I will always fondly remember the time I spent alone there, sitting alongside the manga nerds as they killed time before their foam kendo sword practice sessions. It was one of the few activities I could do at school that was totally and absolutely a solo mission. I didn't have a car at school, which meant going anywhere for lunch or any other activity was always contingent on other people getting their  act together. This proved especially frustrating living in a house with 6 indecisive and usually, to use the technical term, "high as shit" guys. Strolling down to Borders on nice sunny day was a great way to get away from the arguments about kegs and who spilled an entire bag of sugar in the kitchen the night before and forgot to clean it up.

It was totally worth it.
════
(WORK TASK): Reproduce the Borders passage word for word from "I will always" up to and including "clean it up.". Work from the Borders passage alone, not the listing.

(INFORMATION SHOWN):
════
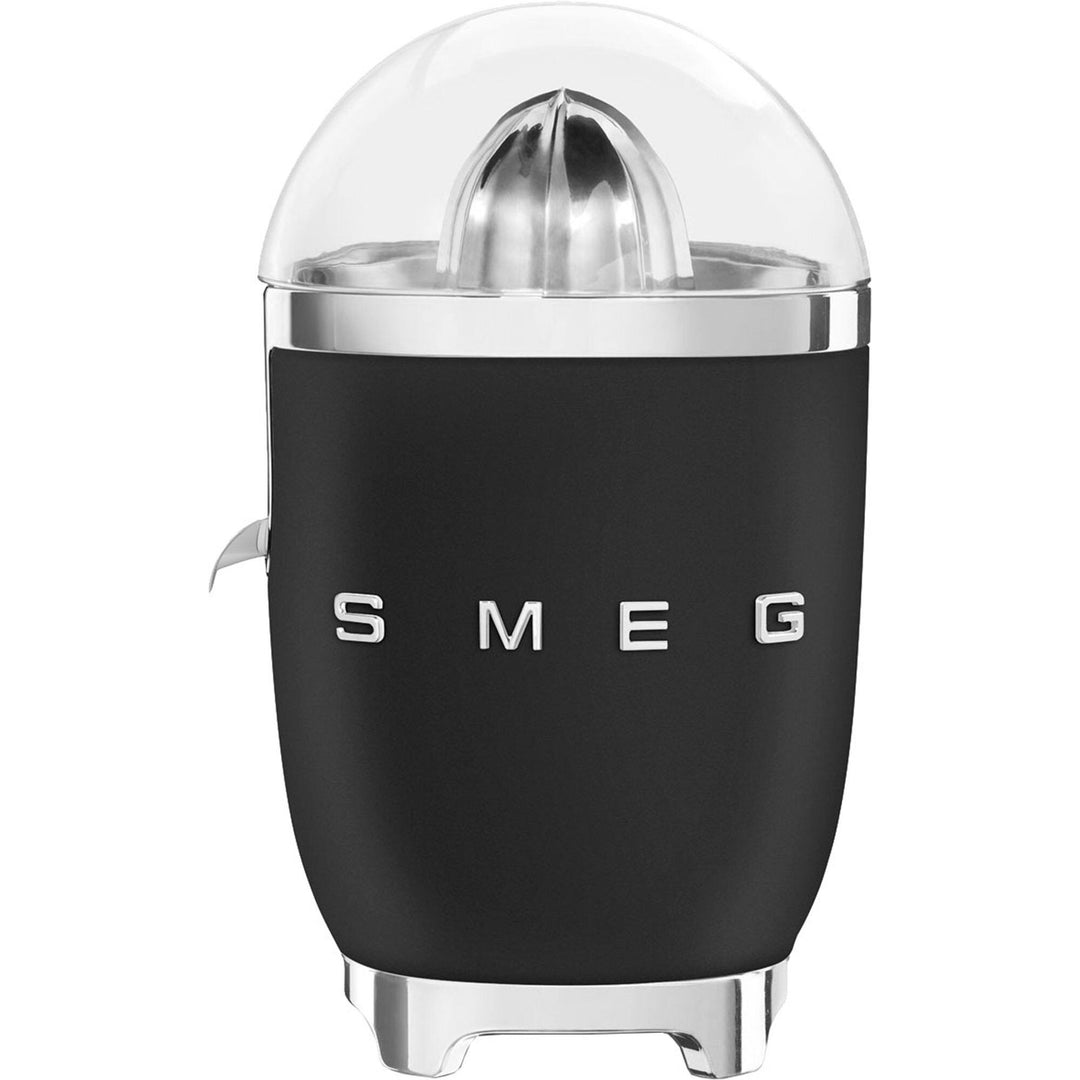 Smeg Smeg Citruspresser, mat sort ❤ frontbillede (Citruspresser)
════
(REPLY):
I will always fondly remember the time I spent alone there, sitting alongside the manga nerds as they killed time before their foam kendo sword practice sessions. It was one of the few activities I could do at school that was totally and absolutely a solo mission. I didn't have a car at school, which meant going anywhere for lunch or any other activity was always contingent on other people getting their  act together. This proved especially frustrating living in a house with 6 indecisive and usually, to use the technical term, "high as shit" guys. Strolling down to Borders on nice sunny day was a great way to get away from the arguments about kegs and who spilled an entire bag of sugar in the kitchen the night before and forgot to clean it up.